### [Task directions]
Exact copies of all the lines below are required, with the pictures omitted.

*** Data below ***

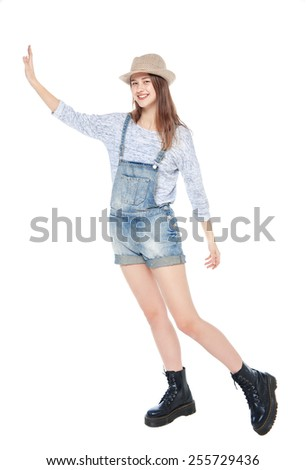 Young fashion girl in jeans overalls pushing something isolated on white background - stock photo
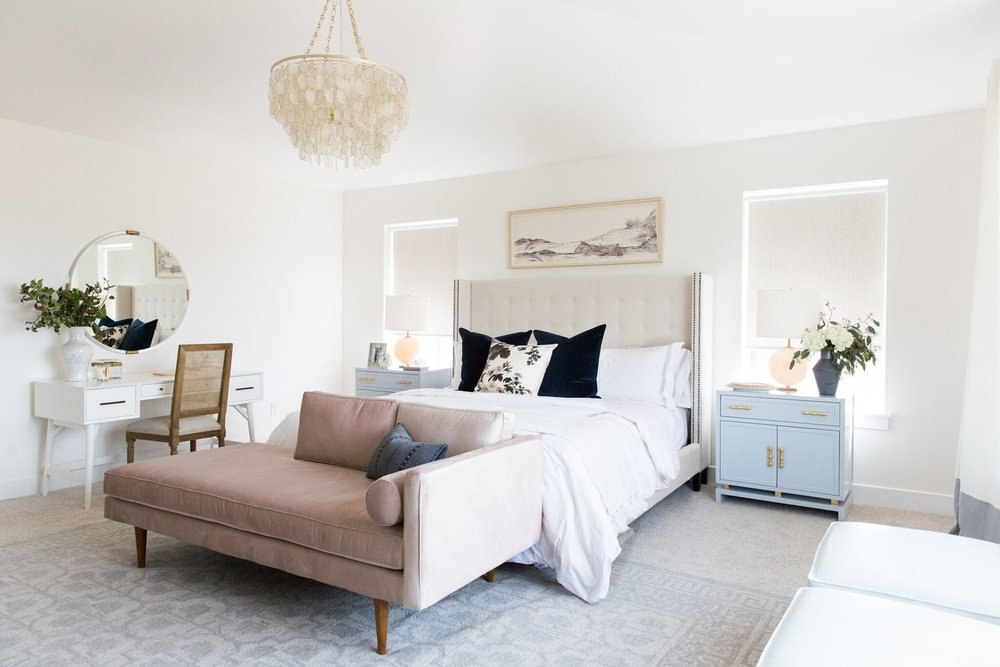 Pink couch at foot of white bed in bedroom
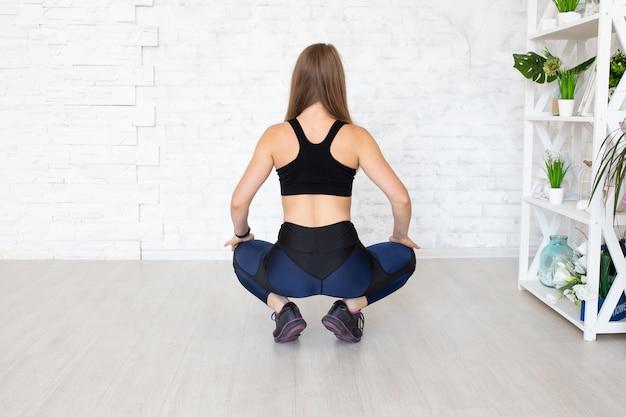 Achteraanzicht van zittende sportieve vrouw die beenkappen draagt. achteraanzicht van sportieve vrouw
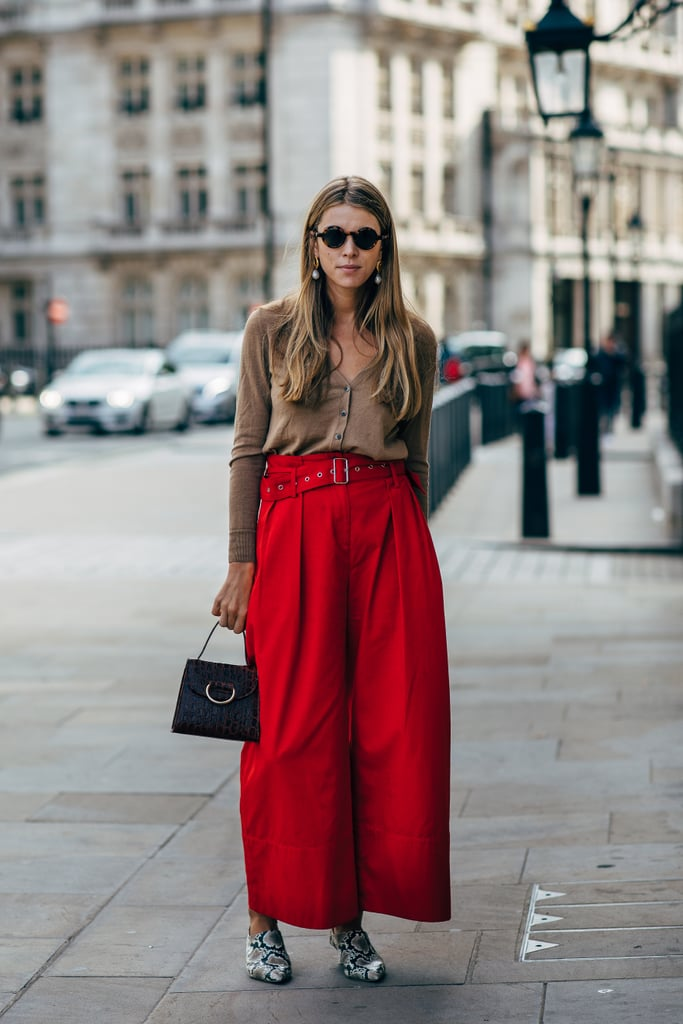Brown and bright red meet in perfect harmony when you're accessorizing with any kind of animal print — be it on your shoes or bag. It would be smart to invest in an easy cardigan in a color like this one.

*** End of Data below ***

### [Solved problem]
 Young fashion girl in jeans overalls pushing something isolated on white background - stock photo
 Pink couch at foot of white bed in bedroom
 Achteraanzicht van zittende sportieve vrouw die beenkappen draagt. achteraanzicht van sportieve vrouw
Brown and bright red meet in perfect harmony when you're accessorizing with any kind of animal print — be it on your shoes or bag. It would be smart to invest in an easy cardigan in a color like this one.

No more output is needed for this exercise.